Reproduce every line of the material below word for word, keeping each line as it stands.

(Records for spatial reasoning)
++++++++++++++++++++
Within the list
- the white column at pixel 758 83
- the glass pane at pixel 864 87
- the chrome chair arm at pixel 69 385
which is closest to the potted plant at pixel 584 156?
++++++++++++++++++++
Solution for this task.
Within the list
- the white column at pixel 758 83
- the glass pane at pixel 864 87
- the chrome chair arm at pixel 69 385
which is closest to the potted plant at pixel 584 156?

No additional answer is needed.